◆ TEKSTFRAGMENT
#####
De nog te bouwen elektrolyser heeft een vermogen van minimaal 50 megawatt. Afhankelijk van verdere regelgeving en markontwikkelingen is verdere opschaling mogelijk. De elektrolyser wordt rechtstreeks aangesloten op RWE-windpark Westereems. Hierdoor is de productie van groene waterstof verzekerd en is het ontlasten van het elektriciteitsnet mogelijk. Met de geproduceerde groene waterstof kan over de totale levensloop meer dan 250.000 ton CO2 uitstoot worden vermeden.
De industrie moet vergroenen. Daarbij is betaalbare groene waterstof hard nodig. RWE heeft nauwe contacten met chemische bedrijven zoals Evonik die willen investeren in het verduurzamen van hun bedrijf. Robert Katzer, hoofd Strategische Marketing bij Evonik Active Oxygens: “Wij willen volledig klimaatneutraal zijn in 2040. Dit houdt in dat we fossiele brandstoffen zoals gas gaan vervangen door hernieuwbare energiebronnen zoals groene waterstof. Daarom is het belangrijk om samen met deskundige aanbieders zoals RWE de mogelijkheden te verkennen om de beschikbaarheid van groene waterstof uit te breiden.”
Een ander bedrijf dat groene waterstof wil inzetten is BioMCN .Het bedrijf is producent van (bio)methanol en onderdeel van OCI N.V. Ook zij willen met groene waterstof hun bedrijfsprocessen verder verduurzamen. Zo willen ze groene E-methanol produceren, voor onder andere duurzame scheepvaart. In 2020 ondertekende RWE al een intentieverklaring met OCI N.V. over de toekomstige levering van groene waterstof aan productielocatie BioMCN, als belangrijke bijdrage aan de economische haalbaarheid van het Eemshydrogen-project.
#####
◆ OPDRACHT 1
Op welk windpark wordt de elektrolyser volgens de tekst over groene waterstof rechtstreeks aangesloten?
◆ OPDRACHT 2
Schrijf de tekst over groene waterstof en het Eemshydrogen-project verder, te beginnen na de laatste zin.
#####
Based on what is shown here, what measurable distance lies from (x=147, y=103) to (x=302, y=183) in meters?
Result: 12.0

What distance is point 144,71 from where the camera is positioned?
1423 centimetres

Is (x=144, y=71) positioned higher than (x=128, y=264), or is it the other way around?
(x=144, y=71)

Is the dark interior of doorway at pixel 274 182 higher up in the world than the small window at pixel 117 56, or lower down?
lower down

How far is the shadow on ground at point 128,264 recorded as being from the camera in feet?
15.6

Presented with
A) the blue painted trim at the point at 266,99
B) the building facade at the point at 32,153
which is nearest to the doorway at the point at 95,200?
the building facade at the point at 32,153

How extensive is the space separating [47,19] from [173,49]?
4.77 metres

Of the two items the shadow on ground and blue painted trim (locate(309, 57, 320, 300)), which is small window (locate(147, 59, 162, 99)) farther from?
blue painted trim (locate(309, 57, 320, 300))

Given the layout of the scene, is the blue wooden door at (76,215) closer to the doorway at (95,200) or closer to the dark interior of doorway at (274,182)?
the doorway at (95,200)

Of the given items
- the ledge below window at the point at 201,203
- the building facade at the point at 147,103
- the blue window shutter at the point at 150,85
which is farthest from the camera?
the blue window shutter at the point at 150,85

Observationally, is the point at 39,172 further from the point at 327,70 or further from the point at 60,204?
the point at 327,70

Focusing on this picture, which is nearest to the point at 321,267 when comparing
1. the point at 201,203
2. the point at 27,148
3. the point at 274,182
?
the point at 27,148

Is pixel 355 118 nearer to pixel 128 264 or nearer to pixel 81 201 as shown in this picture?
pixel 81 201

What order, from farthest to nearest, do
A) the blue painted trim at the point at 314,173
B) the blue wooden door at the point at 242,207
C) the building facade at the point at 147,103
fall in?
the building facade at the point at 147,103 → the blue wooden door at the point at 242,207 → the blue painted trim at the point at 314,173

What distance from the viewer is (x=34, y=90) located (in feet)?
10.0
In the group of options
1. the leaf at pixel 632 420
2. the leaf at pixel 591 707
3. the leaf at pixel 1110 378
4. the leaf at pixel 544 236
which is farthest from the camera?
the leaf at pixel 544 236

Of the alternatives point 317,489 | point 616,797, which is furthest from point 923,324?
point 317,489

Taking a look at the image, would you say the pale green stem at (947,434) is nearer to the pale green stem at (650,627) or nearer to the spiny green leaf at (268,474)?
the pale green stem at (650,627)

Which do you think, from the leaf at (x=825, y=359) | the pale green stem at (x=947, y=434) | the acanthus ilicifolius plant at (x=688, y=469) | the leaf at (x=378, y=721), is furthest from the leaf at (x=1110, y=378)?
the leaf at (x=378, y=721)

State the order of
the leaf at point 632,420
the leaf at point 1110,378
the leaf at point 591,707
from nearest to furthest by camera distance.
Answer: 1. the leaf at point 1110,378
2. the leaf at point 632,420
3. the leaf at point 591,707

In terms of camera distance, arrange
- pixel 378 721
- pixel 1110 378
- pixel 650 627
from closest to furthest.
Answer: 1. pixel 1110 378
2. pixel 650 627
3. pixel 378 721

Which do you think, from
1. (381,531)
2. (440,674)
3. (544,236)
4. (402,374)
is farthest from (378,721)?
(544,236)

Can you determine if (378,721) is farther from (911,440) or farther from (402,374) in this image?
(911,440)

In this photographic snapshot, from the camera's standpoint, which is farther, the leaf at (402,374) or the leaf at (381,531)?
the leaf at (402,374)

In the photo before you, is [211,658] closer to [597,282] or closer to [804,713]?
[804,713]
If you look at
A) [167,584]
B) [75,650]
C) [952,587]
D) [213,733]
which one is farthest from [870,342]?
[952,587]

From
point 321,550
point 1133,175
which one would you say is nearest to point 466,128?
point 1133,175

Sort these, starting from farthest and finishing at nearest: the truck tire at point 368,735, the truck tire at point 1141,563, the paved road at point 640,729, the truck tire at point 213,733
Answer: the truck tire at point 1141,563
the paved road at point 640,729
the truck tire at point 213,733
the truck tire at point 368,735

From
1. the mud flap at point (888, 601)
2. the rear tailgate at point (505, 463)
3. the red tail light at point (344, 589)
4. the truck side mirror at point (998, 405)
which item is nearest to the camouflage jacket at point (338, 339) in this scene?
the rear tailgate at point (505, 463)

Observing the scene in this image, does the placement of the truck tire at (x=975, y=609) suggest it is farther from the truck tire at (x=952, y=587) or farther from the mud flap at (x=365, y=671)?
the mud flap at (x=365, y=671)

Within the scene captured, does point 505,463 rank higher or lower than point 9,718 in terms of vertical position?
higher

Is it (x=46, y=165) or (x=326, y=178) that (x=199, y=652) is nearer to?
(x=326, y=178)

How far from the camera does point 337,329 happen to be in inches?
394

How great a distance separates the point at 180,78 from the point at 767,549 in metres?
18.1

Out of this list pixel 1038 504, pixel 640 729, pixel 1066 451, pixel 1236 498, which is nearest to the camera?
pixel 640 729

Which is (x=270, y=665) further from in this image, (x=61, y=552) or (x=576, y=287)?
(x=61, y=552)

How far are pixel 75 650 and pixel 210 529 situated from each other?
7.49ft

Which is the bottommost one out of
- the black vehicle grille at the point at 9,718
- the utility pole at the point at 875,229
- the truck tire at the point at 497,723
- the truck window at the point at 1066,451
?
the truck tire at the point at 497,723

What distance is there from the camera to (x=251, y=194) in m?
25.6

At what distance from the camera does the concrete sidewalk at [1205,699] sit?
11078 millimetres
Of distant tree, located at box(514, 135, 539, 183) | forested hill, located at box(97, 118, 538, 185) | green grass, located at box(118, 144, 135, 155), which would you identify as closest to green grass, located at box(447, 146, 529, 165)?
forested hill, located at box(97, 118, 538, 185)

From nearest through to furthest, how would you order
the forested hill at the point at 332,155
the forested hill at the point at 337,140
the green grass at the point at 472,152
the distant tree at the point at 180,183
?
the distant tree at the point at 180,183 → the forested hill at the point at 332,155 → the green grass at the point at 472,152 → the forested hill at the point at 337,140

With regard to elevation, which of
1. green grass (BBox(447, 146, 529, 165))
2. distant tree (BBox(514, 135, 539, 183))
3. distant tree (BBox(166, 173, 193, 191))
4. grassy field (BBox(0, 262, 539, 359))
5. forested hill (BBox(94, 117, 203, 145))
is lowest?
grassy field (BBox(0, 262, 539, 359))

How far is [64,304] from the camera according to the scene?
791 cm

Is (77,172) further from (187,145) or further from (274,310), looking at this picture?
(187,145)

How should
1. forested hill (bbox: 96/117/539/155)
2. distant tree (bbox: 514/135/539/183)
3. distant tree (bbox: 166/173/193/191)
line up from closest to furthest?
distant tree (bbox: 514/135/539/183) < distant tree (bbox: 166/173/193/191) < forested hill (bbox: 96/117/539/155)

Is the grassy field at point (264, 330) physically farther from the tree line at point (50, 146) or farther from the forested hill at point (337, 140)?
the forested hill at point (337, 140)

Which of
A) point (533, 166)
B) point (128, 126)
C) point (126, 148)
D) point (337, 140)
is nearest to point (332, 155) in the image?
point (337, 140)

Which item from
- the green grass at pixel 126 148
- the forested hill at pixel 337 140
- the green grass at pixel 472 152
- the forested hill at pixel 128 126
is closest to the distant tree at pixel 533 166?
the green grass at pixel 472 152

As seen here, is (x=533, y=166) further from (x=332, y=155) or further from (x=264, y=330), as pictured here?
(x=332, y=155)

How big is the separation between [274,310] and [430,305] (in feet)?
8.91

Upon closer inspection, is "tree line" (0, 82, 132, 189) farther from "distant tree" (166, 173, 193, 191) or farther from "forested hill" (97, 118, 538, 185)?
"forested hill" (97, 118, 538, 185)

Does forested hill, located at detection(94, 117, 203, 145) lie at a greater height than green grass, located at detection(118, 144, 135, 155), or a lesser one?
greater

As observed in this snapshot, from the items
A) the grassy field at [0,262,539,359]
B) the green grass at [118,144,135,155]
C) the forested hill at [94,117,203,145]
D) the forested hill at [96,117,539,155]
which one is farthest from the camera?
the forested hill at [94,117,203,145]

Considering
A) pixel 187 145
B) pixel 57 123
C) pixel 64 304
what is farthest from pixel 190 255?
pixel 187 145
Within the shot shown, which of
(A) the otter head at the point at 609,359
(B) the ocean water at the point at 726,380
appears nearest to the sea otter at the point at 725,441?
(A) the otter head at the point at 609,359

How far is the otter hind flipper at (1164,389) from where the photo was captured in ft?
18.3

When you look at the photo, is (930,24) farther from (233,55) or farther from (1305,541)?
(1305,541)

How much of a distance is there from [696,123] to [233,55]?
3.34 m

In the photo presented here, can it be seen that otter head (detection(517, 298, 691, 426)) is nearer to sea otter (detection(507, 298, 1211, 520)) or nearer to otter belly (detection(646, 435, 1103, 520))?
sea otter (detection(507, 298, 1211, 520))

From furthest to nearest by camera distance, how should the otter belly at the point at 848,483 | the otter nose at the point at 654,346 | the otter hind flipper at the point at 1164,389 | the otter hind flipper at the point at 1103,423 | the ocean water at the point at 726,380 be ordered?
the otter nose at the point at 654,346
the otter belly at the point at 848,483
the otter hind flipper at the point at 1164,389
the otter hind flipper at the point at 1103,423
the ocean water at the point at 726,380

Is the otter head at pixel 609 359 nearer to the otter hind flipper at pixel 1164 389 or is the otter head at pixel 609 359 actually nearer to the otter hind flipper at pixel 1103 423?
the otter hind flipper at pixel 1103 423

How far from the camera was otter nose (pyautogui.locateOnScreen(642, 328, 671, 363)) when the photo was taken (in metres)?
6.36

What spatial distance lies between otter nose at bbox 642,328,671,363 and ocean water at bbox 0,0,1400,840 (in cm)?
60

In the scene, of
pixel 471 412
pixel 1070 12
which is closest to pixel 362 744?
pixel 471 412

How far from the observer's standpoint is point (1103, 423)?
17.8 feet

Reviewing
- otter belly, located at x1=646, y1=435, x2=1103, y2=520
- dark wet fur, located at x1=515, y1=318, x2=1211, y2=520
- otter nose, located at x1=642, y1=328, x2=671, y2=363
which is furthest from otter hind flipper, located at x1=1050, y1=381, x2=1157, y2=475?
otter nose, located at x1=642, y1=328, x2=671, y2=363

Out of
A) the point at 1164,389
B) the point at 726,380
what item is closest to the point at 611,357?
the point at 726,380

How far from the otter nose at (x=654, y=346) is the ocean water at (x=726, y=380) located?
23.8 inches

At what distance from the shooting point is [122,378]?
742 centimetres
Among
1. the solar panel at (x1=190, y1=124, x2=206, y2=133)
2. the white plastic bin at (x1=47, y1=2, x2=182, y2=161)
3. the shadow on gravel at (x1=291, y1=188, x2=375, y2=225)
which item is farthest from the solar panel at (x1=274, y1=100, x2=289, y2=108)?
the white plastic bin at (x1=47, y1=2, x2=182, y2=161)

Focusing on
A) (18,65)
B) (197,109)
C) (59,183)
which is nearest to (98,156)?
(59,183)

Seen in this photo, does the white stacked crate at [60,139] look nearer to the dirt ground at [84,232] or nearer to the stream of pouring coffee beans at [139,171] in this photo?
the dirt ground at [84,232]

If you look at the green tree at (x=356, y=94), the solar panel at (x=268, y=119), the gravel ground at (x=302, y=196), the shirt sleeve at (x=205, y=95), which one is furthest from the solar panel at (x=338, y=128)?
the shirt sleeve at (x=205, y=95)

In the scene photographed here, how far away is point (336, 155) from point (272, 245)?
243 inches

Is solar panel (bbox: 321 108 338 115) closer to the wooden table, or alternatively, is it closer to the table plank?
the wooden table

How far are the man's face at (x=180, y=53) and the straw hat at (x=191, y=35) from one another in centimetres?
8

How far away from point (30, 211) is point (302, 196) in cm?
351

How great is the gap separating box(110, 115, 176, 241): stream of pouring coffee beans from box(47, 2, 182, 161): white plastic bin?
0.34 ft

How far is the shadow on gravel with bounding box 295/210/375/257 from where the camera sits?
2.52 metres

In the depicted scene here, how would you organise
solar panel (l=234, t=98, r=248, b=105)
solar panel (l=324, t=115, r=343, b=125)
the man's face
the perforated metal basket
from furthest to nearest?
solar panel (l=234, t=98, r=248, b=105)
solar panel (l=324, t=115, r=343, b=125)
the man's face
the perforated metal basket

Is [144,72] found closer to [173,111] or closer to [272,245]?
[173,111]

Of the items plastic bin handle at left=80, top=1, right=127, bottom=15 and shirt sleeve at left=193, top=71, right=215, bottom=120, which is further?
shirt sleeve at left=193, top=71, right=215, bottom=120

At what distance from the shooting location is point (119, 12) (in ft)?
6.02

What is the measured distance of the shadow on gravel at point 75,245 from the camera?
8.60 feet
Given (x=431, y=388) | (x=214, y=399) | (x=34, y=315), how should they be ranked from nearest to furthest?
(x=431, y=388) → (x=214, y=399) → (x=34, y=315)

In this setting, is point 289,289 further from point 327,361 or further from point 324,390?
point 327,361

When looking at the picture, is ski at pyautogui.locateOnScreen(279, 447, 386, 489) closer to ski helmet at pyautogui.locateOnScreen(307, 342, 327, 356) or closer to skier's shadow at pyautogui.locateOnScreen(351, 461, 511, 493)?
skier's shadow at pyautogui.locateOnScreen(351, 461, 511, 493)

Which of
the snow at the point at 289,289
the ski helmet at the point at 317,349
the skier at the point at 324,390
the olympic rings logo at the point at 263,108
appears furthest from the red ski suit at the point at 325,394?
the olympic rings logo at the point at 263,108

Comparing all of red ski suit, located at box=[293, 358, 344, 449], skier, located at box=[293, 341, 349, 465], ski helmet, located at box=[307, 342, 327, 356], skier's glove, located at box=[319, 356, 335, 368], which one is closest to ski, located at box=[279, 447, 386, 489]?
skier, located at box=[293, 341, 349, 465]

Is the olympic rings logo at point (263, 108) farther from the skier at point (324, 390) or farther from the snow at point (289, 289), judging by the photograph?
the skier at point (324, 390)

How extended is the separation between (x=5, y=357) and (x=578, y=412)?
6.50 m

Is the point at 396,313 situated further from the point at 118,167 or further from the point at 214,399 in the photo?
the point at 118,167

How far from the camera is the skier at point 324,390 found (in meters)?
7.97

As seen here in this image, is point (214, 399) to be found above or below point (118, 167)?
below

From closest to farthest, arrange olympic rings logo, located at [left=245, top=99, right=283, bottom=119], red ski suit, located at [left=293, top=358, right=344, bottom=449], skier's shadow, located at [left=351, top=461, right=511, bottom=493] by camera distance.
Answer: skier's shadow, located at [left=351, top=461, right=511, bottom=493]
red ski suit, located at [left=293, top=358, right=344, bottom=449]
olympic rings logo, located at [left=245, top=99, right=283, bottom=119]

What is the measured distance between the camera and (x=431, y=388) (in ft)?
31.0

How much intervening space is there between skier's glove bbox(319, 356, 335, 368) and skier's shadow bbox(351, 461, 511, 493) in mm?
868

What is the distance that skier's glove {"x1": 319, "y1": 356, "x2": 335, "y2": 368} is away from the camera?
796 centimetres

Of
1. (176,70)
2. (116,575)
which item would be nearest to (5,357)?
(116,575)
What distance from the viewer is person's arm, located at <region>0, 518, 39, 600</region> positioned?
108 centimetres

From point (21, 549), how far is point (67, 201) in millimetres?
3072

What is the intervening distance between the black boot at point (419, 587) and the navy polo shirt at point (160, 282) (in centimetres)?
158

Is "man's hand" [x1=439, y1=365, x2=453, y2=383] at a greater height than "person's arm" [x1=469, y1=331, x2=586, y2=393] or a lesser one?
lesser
#####
◆ ANTWOORD 1
Op RWE-windpark Westereems.

◆ ANTWOORD 2
Provincie Groningen verleende de omgevingsvergunning die nodig is voor de bouw van de elektrolyser. Het wil net als RWE koploper worden op het gebied van waterstof in Europa. Hynetwork Services, een 100% dochteronderneming van de N.V. Nederlandse Gasunie, is verantwoordelijk voor de zogeheten waterstofbackbone. Dit is een netwerk van ondergrondse buizen die onder andere industrieën, waterstofopslagen, productielocaties in Nederland en de ons omringende landen met elkaar verbindt.
Er is niet alleen snelle aansluiting op de waterstofbackbone nodig. Ook moet er subsidie komen om het financiële gat tussen grijze en groene waterstof te dichten en zodoende het project economisch rendabel te maken. De overheid werkt hard aan mechanismen daarvoor. Een snelle openstelling hiervan is cruciaal voor het laten slagen van het project.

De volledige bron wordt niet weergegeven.